Jack Norman at the
Institute for Wisconsin's Future has this stunning disclosure:
Billionaire Walker donor pays no state corporate income tax
Diane Hendricks gave $500,000; her Beloit firm pays $0 income tax
Beloit billionaire businesswoman Diane Hendricks has been in the news recently because of her political activism on behalf of Gov. Scott Walker. It was in a conversation with Hendricks that Walker made his now-famous comment about using a “divide and conquer” strategy against labor unions.
During a three-month period in 2012, Hendricks donated $500,000 to Walker’s campaign, according to the Wisconsin Democracy Campaign. She is the largest single donor to the governor’s anti-recall campaign, outspending even fellow billionaires Sheldon Adelson (Las Vegas casinos) and Richard DeVos (Amway).
Hendricks, whom Forbes magazine says is worth $2.8 billion, heads Beloit-based ABC Supply Company, which the magazine calls “the nation’s largest roofing, window and siding wholesale distributor” with annual sales approaching $5 billion.
ABC Supply may be a huge money-maker for Hendricks, but the Wisconsin corporate income tax returns she files claim the company makes not a penny in taxable profit.
ABC Supply paid exactly $0.00 in state corporate income tax in 2005, 2006, 2007 and 2008, according to the state Department of Revenue. Tax data for more recent years were not available when the information was requested from the department.
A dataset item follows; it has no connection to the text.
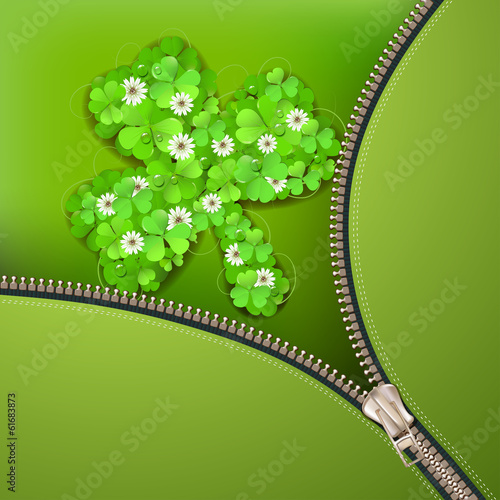 Opened metallic zipper over clover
Hendricks helped make headlines last week when a video emerged of a conversation she had with Walker in Beloit. In the video, Hendricks asks Walker: “Any chance we’ll ever get to be a completely red state and work on these unions and be-come a right-to-work state? What can we do to help you?”
Walker replied: “Well, we’re going to start in a couple weeks with our budget adjustment bill. The first step is we’re going to deal with collection bargaining for all public employee unions, because you use divide and conquer.” [Milwaukee Journal Sentinel]
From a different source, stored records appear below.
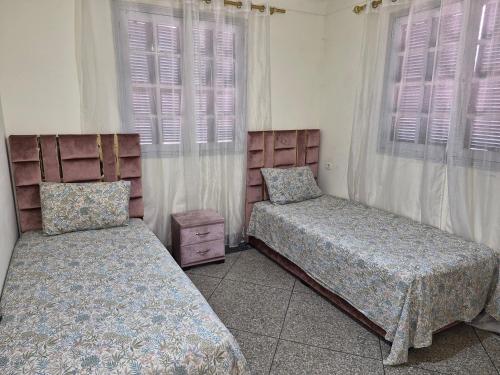 a bedroom with two beds and a window at Villa appartement jardin et piscine in Meknès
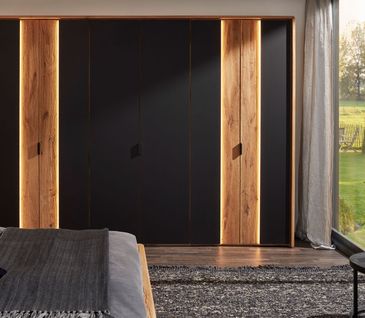 Schwarzer Drehtürenschrank mit Akzenten in Massivholz und Beleuchtung an den Türen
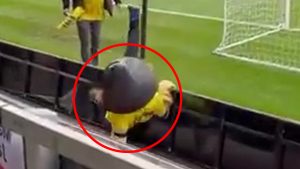 Moment stumbling non-league mascot appears to be ejected from stadium after falling over advertising hoardings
Hendricks is well-known as a financial backer of conservative causes and candidates. Her political donations in Wisconsin date as far back as a $1,000 gift to then-Gov. Tommy G. Thompson in 1991, ac- cording to the Wisconsin Democracy Campaign.
And she speaks out herself in favor of low taxes and less regulations. The opening sentence in an op-ed she wrote in 2010 for USA Today says: “Taxing job creators is a sure way to stop the engine of economic growth.”
Well, she’s found a way to get around paying any state income tax on her business. After all, state tax law is full of plenty of loopholes for her lawyers and accountants to work with. It’s not known which loop- holes ABC Supply used to avoid income taxes.
ABC Supply was founded in 1982 by Hendricks and her late husband, Kenneth Hendricks. She was a very active partner while he was alive and has been running the company since his death five years ago.